[Data supplied Boundary: Start]
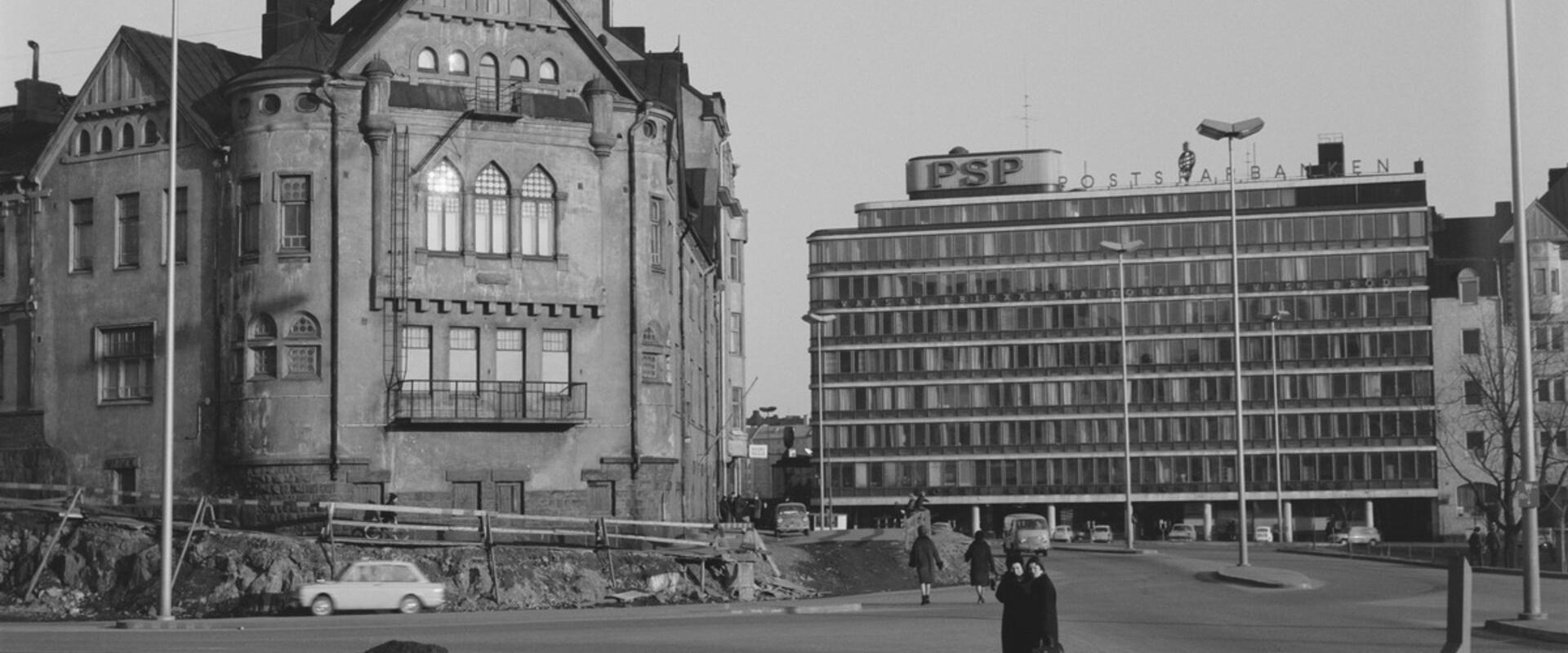 Byggnaden revs kort efter att bilden tagits, och Cirkelhuset stod klart på platsen år 1968. Två förbipasserande har stannat för att titta på bygget av Berghälls ämbetshus, som pågår i förgrunden. Till höger syns Postsparbankens byggnad på Sparbankskajen 2.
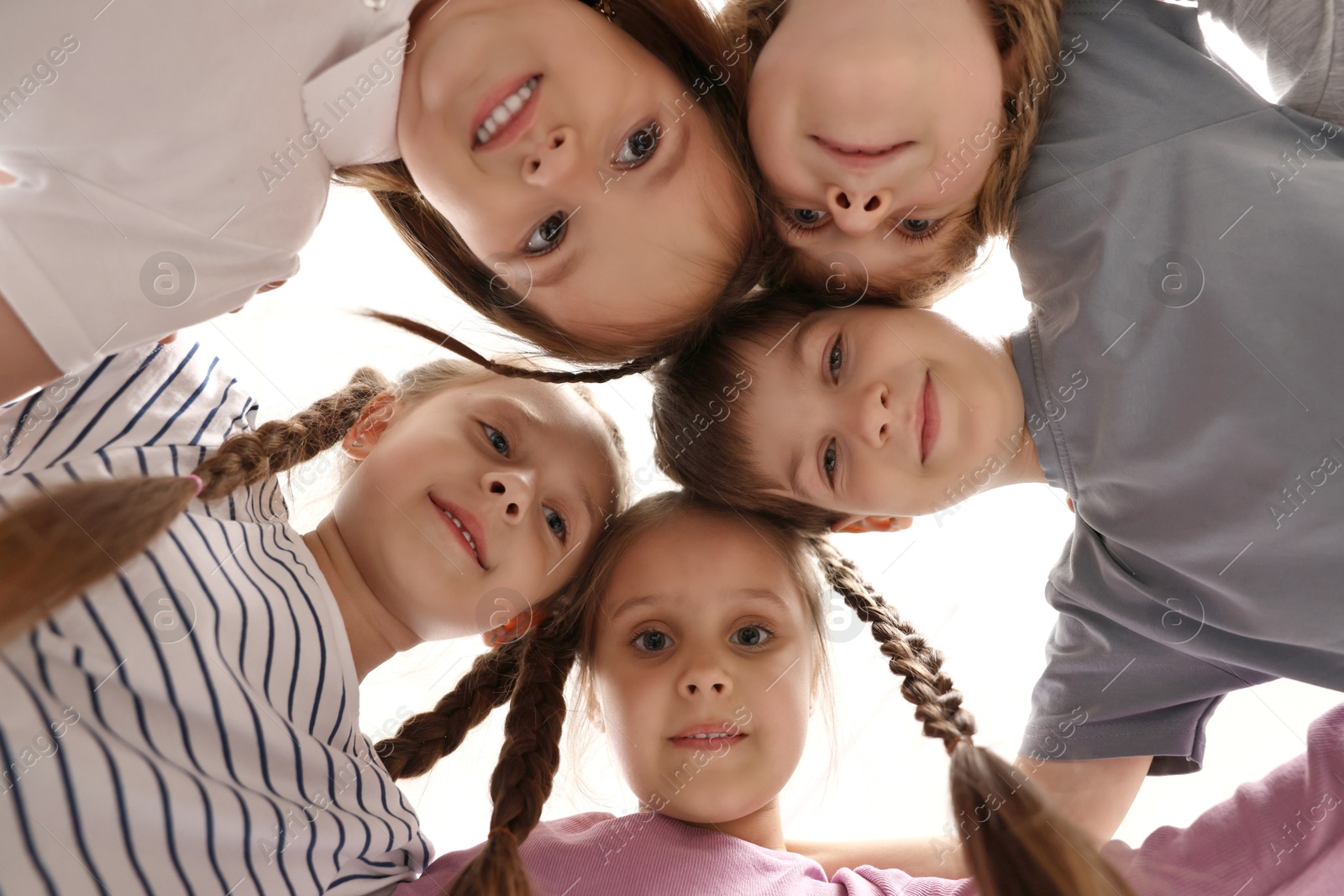 Photo of Group of cute little children indoors, bottom view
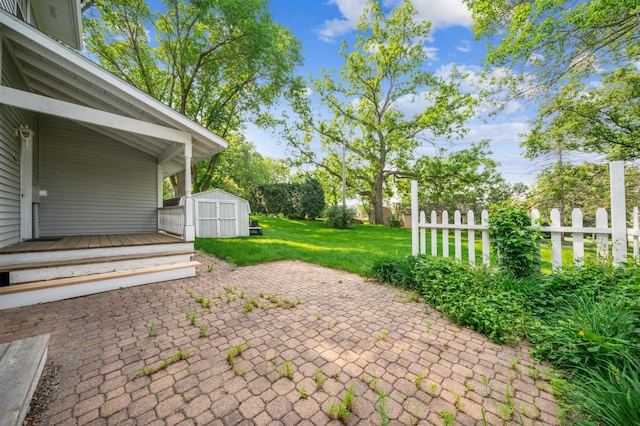 741 3rd St NE, Faribault, MN 55021 - view of patio with a shed and a deck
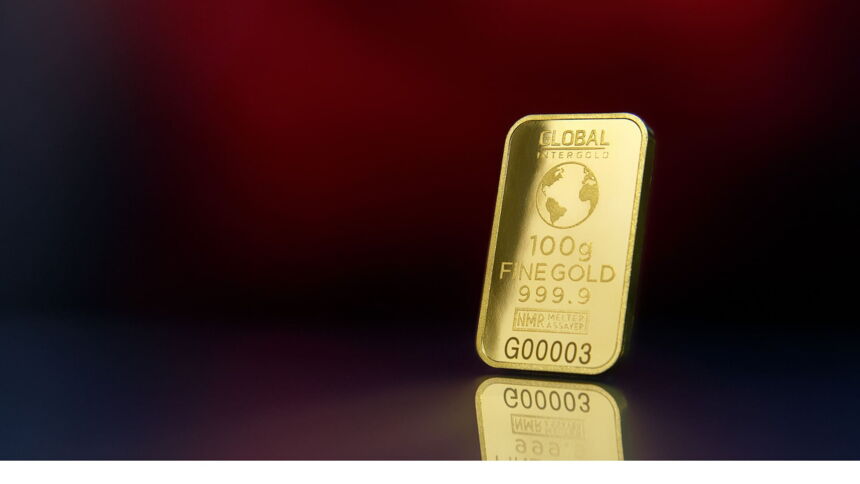 Bild mit einem aufrechtstehendem Goldbarren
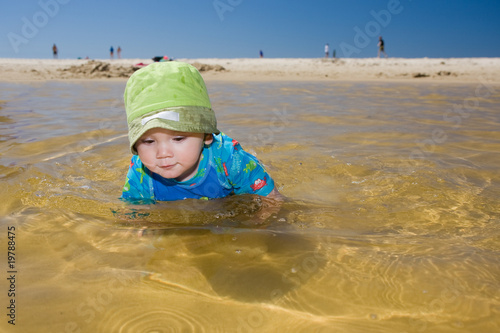 Baby swimming at beach photo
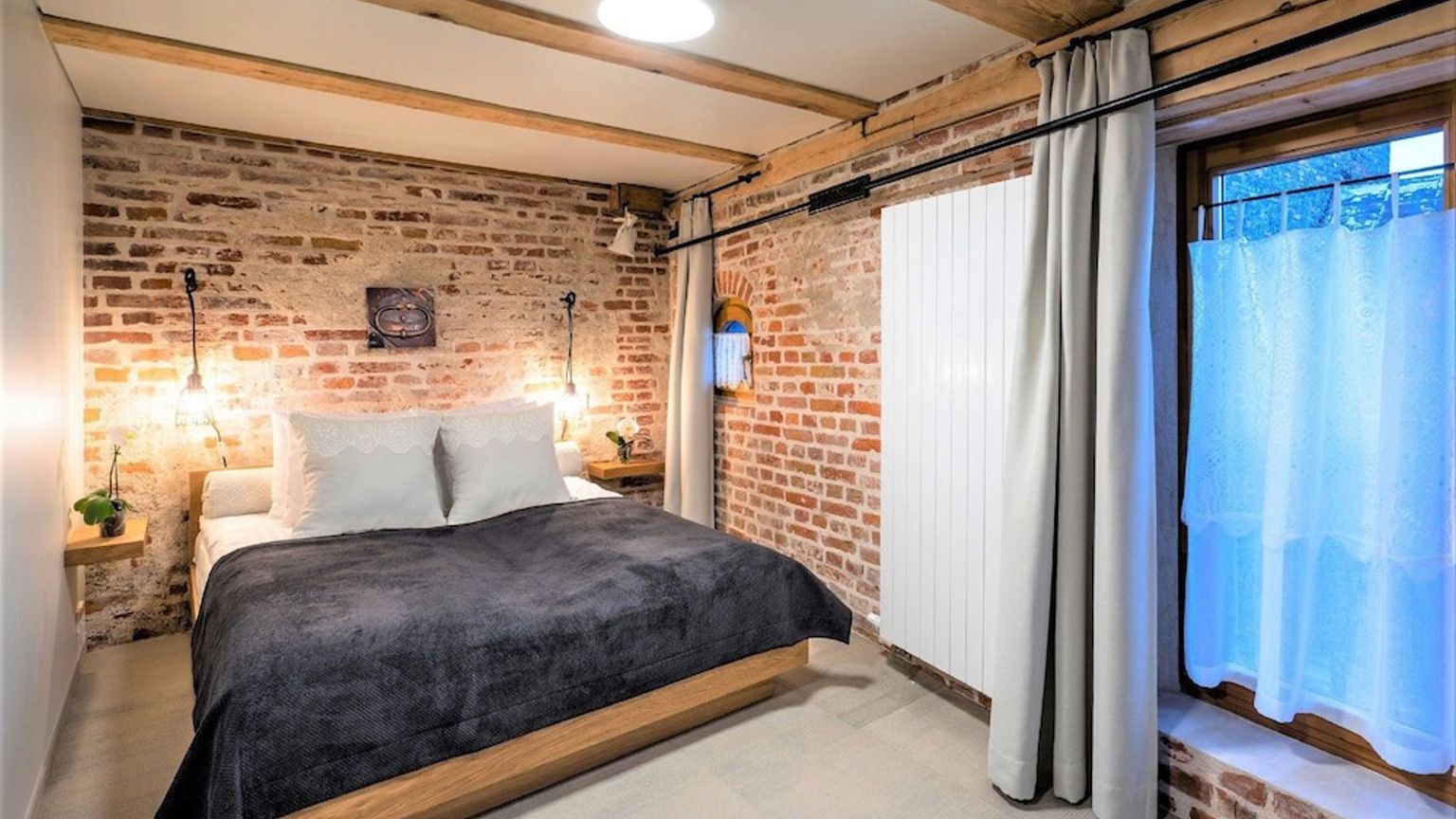 ett sovrum med en tegelvägg, en säng, ett fönster och en radiator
[Data supplied Boundary: End]
=== Work task ===
Starting at the first of the items and ending with the line that contains "741 3rd St NE, Faribault, MN", retype each line word for word, including both ends, and leave the pictures out.

=== The completed task ===
 Byggnaden revs kort efter att bilden tagits, och Cirkelhuset stod klart på platsen år 1968. Två förbipasserande har stannat för att titta på bygget av Berghälls ämbetshus, som pågår i förgrunden. Till höger syns Postsparbankens byggnad på Sparbankskajen 2.
 Photo of Group of cute little children indoors, bottom view
 741 3rd St NE, Faribault, MN 55021 - view of patio with a shed and a deck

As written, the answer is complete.